● Source records
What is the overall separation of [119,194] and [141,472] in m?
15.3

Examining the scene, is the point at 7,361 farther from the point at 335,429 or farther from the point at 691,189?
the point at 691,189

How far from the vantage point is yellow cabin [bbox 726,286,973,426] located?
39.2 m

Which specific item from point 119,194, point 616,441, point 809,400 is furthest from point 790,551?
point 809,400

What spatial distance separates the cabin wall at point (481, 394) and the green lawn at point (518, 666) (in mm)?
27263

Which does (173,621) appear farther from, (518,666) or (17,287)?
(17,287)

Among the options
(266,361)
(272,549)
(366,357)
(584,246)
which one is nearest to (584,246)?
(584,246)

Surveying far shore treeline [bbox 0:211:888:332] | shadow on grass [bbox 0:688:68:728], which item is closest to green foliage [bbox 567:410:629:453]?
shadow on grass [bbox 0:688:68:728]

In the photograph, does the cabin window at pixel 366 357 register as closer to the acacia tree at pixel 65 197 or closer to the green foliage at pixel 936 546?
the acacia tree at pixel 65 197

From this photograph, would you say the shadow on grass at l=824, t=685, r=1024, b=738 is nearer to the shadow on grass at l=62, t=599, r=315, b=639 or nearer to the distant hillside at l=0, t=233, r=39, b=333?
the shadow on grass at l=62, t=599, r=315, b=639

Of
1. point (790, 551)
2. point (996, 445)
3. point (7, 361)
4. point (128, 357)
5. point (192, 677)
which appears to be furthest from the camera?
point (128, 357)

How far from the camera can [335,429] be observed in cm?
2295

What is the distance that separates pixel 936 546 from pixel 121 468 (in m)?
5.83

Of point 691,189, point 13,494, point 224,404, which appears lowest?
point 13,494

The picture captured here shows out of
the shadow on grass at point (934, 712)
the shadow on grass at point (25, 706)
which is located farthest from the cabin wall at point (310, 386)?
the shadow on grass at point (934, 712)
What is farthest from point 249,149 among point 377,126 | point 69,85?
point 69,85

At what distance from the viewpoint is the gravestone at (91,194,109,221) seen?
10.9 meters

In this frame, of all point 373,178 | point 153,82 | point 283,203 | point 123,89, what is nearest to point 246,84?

● Instructions for the task
Each line from the one with "Among the options" through the last line of the records must be written out word for word. Include nothing else.

● Exercise solution
Among the options
(266,361)
(272,549)
(366,357)
(584,246)
which one is nearest to (584,246)?
(584,246)

Surveying far shore treeline [bbox 0:211:888:332] | shadow on grass [bbox 0:688:68:728], which item is closest to green foliage [bbox 567:410:629:453]?
shadow on grass [bbox 0:688:68:728]

In the photograph, does the cabin window at pixel 366 357 register as closer to the acacia tree at pixel 65 197 or closer to the green foliage at pixel 936 546?
the acacia tree at pixel 65 197

From this photograph, would you say the shadow on grass at l=824, t=685, r=1024, b=738 is nearer to the shadow on grass at l=62, t=599, r=315, b=639 or nearer to the distant hillside at l=0, t=233, r=39, b=333?
the shadow on grass at l=62, t=599, r=315, b=639

Of
1. point (790, 551)
2. point (996, 445)
3. point (7, 361)
4. point (128, 357)
5. point (192, 677)
which appears to be furthest from the camera?
point (128, 357)

How far from the camera can [335,429] be observed in cm?
2295

What is the distance that separates pixel 936 546 from pixel 121 468 (in m)?
5.83

Of point 691,189, point 13,494, point 224,404, which appears lowest?
point 13,494

The picture captured here shows out of
the shadow on grass at point (934, 712)
the shadow on grass at point (25, 706)
which is located farthest from the cabin wall at point (310, 386)?
the shadow on grass at point (934, 712)
What is farthest from point 249,149 among point 377,126 | point 69,85?
point 69,85

At what distance from the viewpoint is the gravestone at (91,194,109,221) seen?
10.9 meters

In this frame, of all point 373,178 | point 153,82 | point 283,203 | point 123,89, what is nearest to point 246,84?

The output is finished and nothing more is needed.